Training and evaluation a policy
Training a policy using multi-agent reinforcement learning is as simple as editing a config file.
The main training loop using the config file you just edited
Each attribute in the yaml configuration matches an argument passed into the run
function in {PROJECT_ROOT}/src/config_run.py
. Social Gym 2.0 uses a familiar Gym-like training loop with some important deviations, an example of training a new policy using a config file is shown below.
# 1.) Create the Scenario
scenario = GraphNavscenario('envs/scenario/hallway')

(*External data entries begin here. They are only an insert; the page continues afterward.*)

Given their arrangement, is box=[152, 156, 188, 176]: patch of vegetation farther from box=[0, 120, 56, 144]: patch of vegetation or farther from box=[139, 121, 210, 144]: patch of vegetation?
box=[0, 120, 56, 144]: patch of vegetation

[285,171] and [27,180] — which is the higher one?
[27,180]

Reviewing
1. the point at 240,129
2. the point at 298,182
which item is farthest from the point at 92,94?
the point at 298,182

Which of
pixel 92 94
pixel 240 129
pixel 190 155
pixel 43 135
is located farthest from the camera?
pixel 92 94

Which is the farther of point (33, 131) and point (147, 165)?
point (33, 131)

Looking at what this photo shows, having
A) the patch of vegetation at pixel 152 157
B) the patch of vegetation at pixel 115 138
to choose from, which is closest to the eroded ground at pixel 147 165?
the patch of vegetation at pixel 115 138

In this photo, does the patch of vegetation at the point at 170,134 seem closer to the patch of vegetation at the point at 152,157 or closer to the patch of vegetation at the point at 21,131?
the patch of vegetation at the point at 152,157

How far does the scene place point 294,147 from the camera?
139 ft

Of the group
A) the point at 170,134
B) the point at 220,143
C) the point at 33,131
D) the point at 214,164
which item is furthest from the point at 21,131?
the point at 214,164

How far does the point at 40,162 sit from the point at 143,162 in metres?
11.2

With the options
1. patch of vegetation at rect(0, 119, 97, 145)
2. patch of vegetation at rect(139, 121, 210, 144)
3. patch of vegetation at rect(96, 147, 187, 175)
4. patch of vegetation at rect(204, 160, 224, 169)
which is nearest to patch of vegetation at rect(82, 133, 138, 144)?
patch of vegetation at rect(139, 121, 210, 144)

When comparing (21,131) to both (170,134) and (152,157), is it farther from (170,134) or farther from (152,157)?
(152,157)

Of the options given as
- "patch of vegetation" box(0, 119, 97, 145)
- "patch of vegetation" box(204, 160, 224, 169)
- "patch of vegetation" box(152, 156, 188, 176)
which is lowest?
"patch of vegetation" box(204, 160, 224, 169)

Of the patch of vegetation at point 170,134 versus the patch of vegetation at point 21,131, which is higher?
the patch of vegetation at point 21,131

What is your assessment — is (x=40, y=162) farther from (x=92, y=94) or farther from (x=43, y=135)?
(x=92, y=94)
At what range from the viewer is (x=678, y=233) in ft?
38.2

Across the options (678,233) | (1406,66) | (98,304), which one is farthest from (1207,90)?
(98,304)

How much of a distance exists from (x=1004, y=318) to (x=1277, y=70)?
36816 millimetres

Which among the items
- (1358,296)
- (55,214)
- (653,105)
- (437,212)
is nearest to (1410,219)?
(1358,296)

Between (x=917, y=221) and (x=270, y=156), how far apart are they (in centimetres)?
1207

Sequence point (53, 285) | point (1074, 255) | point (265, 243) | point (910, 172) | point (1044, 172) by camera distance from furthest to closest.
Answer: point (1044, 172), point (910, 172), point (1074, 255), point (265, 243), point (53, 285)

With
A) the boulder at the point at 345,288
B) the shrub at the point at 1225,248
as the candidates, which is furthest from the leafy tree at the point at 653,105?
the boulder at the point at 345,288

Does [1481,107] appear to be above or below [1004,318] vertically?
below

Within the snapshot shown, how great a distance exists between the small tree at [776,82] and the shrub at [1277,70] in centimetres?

# 2.) Creating the Observer through modular Observations that are customizable
observations = [
AgentsPose(ignore_theta=True),
OtherAgentObservables(ignore_theta=True),
CollisionObservation(),
SuccessObservation()
]
observer = Observer(observations)
# 3.) Creating the Rewarder with a sparse goal reward and a penalty term that scales over the course of training.
rewards = [
Success(weight=100),
LinearWeightScheduler(Collisions(), duration=10_000)
]
rewarder = Rewarder(rewards)
# 4.) Create the base class
env = RosSocialEnv(observer, rewarder, scenario, num_agents=7)
# 5.) Custom wrappers
env = EntropyEpisodeEnder(env)
env = NewScenarioWrapper(env, new_scenario_episode_frequency=1, plans=num_agents if isinstance(num_agents, list) else [0, num_agents])
# 6.) Wrappers that convert PettingZoo into a Stable Baselines v3 environment
env = ss.black_death_v3(env)
env = ss.pad_observations_v0(env)
env = ss.pad_action_space_v0(env)
env = ss.pettingzoo_env_to_vec_env_v1(env)
env.black_death = True
env = ss.concat_vec_envs_v1(env, 1, num_cpus=1, base_class='stable_baselines3')
# 7.) Stable Baselines v3 normalization and monitoring wrappers.
env = VecNormalize(env, norm_reward=True, norm_obs=True, clip_obs=10.)
env = VecMonitor(env)
# 8.) Standard Gym Interfacing for Training and Stepping
model = PPO("MlpPolicy", env)
model.learn(total_timesteps=10_000)
# 9.) Stepping through the environment with a trained policy.
obs = env.reset()
while env.agents:
action, _states = model.predict(obs)
obs, rewards, terminations, infos = env.step(actions)